All You Need to Know About a Relays
What is a Relay?
A relay is an electrically operated switch. Many relays use an electromagnet to mechanically operate a switch, but other operating principles are also used, such as solid-state relays. Relays are used where it is necessary to control a circuit by a low-power signal (with complete electrical isolation between control and controlled circuits), or where several circuits must be controlled by one signal.
Step 1: Parts & Design of a Relay
IMAGE:
- Relay inside its Plastic Case.
- Relay separated from its case using a screwdriver.
- Parts of the Relay.
- Relay Leads which can be soldered to a PCB
- Parts of the Relay
Start by removing the Plastic or PVC case of the relay by using a screwdriver. You can see the design and various parts of the relay. The main parts of the relay are: Armature, Spring, Yoke, Contacts & Coil.

▶ _REQUIRED TASK 1_: Rewrite the listing from the line that contains "When comparing" through the end of the listing, replacing "vertically" with "in height" and changing nothing else.

Records of scene-based questions:
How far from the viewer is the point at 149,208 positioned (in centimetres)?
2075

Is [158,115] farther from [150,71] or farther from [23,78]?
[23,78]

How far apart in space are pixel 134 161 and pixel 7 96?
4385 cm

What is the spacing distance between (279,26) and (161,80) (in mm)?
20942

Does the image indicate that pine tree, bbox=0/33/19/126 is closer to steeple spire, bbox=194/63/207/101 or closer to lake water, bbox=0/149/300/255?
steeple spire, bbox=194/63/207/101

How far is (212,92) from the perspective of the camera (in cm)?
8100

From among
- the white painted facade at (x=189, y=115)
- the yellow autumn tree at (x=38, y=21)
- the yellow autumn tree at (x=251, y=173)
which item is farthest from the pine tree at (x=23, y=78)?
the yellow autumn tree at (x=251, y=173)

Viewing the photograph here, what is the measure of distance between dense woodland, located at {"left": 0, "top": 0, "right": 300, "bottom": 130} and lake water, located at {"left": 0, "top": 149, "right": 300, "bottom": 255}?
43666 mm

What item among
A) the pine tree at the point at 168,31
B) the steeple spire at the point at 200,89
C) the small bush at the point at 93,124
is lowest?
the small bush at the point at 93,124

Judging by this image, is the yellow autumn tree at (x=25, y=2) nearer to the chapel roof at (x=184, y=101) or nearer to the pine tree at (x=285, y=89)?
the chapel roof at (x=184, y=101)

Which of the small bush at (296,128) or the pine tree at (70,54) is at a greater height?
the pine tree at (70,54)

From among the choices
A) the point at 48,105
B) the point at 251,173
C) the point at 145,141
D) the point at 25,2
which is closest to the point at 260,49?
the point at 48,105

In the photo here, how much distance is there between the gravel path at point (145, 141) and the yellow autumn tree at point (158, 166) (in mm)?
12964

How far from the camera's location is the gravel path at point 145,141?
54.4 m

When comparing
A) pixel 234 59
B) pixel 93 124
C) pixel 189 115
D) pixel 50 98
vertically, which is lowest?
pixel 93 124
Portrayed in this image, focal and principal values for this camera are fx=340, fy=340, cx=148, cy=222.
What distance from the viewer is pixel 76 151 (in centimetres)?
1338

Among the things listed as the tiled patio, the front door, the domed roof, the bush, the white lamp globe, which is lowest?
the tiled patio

▶ _REQUIRED TASK 2_: According to the text on relays, what are the main parts of a relay?

▶ _CORRECT ANSWER 1_:
When comparing
A) pixel 234 59
B) pixel 93 124
C) pixel 189 115
D) pixel 50 98
in height, which is lowest?
pixel 93 124
Portrayed in this image, focal and principal values for this camera are fx=340, fy=340, cx=148, cy=222.
What distance from the viewer is pixel 76 151 (in centimetres)?
1338

Among the things listed as the tiled patio, the front door, the domed roof, the bush, the white lamp globe, which is lowest?
the tiled patio

▶ _CORRECT ANSWER 2_: The main parts of a relay are the armature, spring, yoke, contacts and coil.